The problem => Switch every "gray rock" in the items below to "granite boulder", keeping all other text the same.
>>>>>
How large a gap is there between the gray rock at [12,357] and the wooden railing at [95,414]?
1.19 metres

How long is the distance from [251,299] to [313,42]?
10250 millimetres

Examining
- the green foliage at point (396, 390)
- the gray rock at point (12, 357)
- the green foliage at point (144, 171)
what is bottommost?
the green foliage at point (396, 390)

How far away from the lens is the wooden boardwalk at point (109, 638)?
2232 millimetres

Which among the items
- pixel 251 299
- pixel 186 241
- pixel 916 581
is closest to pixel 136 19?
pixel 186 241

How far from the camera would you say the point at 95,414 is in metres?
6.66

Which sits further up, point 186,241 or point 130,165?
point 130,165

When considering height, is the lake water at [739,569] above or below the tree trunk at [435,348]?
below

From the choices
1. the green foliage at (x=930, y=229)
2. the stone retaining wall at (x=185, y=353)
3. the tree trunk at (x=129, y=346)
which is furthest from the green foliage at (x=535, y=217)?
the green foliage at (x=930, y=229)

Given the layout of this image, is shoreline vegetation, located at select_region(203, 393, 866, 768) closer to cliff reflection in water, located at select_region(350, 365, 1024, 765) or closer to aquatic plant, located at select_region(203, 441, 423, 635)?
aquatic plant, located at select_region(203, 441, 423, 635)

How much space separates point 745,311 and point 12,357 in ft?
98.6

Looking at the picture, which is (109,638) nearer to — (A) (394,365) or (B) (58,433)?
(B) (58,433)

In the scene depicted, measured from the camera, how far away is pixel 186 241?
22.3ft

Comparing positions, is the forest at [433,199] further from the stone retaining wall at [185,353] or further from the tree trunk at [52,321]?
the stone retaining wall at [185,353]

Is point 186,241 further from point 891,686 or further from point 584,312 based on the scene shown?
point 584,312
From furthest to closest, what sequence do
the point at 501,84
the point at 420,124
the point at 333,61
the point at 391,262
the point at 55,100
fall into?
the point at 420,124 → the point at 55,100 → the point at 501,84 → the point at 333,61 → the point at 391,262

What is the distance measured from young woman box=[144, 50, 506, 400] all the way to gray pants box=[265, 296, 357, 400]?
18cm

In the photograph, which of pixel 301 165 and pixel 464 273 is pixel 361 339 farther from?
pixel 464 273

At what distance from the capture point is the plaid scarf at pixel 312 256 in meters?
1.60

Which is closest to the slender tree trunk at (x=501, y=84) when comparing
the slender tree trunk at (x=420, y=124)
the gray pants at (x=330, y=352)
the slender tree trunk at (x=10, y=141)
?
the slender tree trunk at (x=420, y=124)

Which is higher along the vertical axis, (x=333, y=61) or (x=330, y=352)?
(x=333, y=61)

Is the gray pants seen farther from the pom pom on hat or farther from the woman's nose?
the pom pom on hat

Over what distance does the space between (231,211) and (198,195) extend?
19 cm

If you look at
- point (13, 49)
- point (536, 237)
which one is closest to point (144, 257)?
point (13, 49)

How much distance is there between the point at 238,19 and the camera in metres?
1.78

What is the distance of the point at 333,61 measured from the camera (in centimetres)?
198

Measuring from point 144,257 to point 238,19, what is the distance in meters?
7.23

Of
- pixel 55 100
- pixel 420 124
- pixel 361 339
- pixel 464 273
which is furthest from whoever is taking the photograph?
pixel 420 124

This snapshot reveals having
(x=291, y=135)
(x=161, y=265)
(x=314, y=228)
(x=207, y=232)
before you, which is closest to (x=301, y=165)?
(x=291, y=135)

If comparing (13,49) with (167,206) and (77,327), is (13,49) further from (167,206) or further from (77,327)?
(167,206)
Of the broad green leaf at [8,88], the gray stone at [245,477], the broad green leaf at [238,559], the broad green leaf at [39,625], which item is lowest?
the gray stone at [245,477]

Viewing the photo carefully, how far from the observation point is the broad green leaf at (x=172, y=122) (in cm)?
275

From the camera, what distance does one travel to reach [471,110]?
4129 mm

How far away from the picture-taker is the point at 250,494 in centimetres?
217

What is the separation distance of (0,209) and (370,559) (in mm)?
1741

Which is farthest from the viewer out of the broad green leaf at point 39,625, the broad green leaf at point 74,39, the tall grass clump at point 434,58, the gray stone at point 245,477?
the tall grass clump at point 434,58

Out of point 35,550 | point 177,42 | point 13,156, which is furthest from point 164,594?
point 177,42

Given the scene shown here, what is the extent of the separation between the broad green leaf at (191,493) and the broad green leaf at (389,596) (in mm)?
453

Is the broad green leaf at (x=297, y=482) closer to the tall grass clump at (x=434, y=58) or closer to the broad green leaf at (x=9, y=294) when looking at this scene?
<<<<<
Full response =>
How large a gap is there between the granite boulder at [12,357] and the wooden railing at [95,414]?
1.19 metres

How long is the distance from [251,299] to [313,42]?
10250 millimetres

Examining
- the green foliage at point (396, 390)
- the granite boulder at point (12, 357)
- the green foliage at point (144, 171)
what is bottommost?
the green foliage at point (396, 390)

How far away from the lens is the wooden boardwalk at point (109, 638)?
2232 millimetres

Which among the items
- pixel 251 299
- pixel 186 241
- pixel 916 581
is closest to pixel 136 19?
pixel 186 241

How far from the camera would you say the point at 95,414 is in metres?
6.66

Which sits further up, point 186,241 or point 130,165?
point 130,165

When considering height, is the lake water at [739,569] above or below the tree trunk at [435,348]?
below

From the choices
1. the green foliage at (x=930, y=229)
2. the stone retaining wall at (x=185, y=353)
3. the tree trunk at (x=129, y=346)
which is furthest from the green foliage at (x=535, y=217)?
the green foliage at (x=930, y=229)

Given the layout of this image, is shoreline vegetation, located at select_region(203, 393, 866, 768) closer to cliff reflection in water, located at select_region(350, 365, 1024, 765) or closer to aquatic plant, located at select_region(203, 441, 423, 635)?
aquatic plant, located at select_region(203, 441, 423, 635)

How much space separates point 745,311 and point 12,357 in ft?
98.6

Looking at the picture, which is (109,638) nearer to — (A) (394,365) or (B) (58,433)?
(B) (58,433)

In the scene depicted, measured from the camera, how far away is pixel 186 241?
22.3ft

Comparing positions, is the forest at [433,199] further from the stone retaining wall at [185,353] or further from the tree trunk at [52,321]?
the stone retaining wall at [185,353]

Is point 186,241 further from point 891,686 or further from point 584,312 based on the scene shown?
point 584,312
From furthest to closest, what sequence do
the point at 501,84
the point at 420,124
the point at 333,61
the point at 391,262
the point at 55,100
fall into?
the point at 420,124 → the point at 55,100 → the point at 501,84 → the point at 333,61 → the point at 391,262

What is the distance measured from young woman box=[144, 50, 506, 400] all the way to gray pants box=[265, 296, 357, 400]?
18cm

In the photograph, which of pixel 301 165 and pixel 464 273 is pixel 361 339 farther from?
pixel 464 273

At what distance from the capture point is the plaid scarf at pixel 312 256 in meters?
1.60

Which is closest to the slender tree trunk at (x=501, y=84) when comparing
the slender tree trunk at (x=420, y=124)
the gray pants at (x=330, y=352)
the slender tree trunk at (x=10, y=141)
?
the slender tree trunk at (x=420, y=124)

Which is higher along the vertical axis, (x=333, y=61) or (x=330, y=352)?
(x=333, y=61)

Is the gray pants seen farther from the pom pom on hat or farther from the woman's nose?
the pom pom on hat

Over what distance does the space between (231,211) and (198,195) extend?
19 cm

If you look at
- point (13, 49)
- point (536, 237)
which one is closest to point (144, 257)?
point (13, 49)

How much distance is there between the point at 238,19 and the camera in metres?
1.78

What is the distance of the point at 333,61 measured from the camera (in centimetres)?
198

Measuring from point 144,257 to point 238,19, what is the distance in meters?
7.23

Of
- pixel 55 100
- pixel 420 124
- pixel 361 339
- pixel 464 273
which is furthest from whoever is taking the photograph?
pixel 420 124

This snapshot reveals having
(x=291, y=135)
(x=161, y=265)
(x=314, y=228)
(x=207, y=232)
before you, which is closest to (x=301, y=165)?
(x=291, y=135)

If comparing (13,49) with (167,206) and (77,327), is (13,49) further from (167,206) or further from (77,327)?
(167,206)
Of the broad green leaf at [8,88], the gray stone at [245,477], the broad green leaf at [238,559], the broad green leaf at [39,625], which item is lowest?
the gray stone at [245,477]

Viewing the photo carefully, how far from the observation point is the broad green leaf at (x=172, y=122) (in cm)?
275

From the camera, what distance does one travel to reach [471,110]?
4129 mm

How far away from the picture-taker is the point at 250,494 in centimetres?
217

What is the separation distance of (0,209) and (370,559) (in mm)?
1741

Which is farthest from the viewer out of the broad green leaf at point 39,625, the broad green leaf at point 74,39, the tall grass clump at point 434,58, the gray stone at point 245,477?
the tall grass clump at point 434,58

Out of point 35,550 | point 177,42 | point 13,156, which is furthest from point 164,594?
point 177,42

Given the scene shown here, what is the extent of the separation between the broad green leaf at (191,493) and the broad green leaf at (389,596) (in mm)?
453

Is the broad green leaf at (x=297, y=482) closer to the tall grass clump at (x=434, y=58) or closer to the broad green leaf at (x=9, y=294) when looking at this scene?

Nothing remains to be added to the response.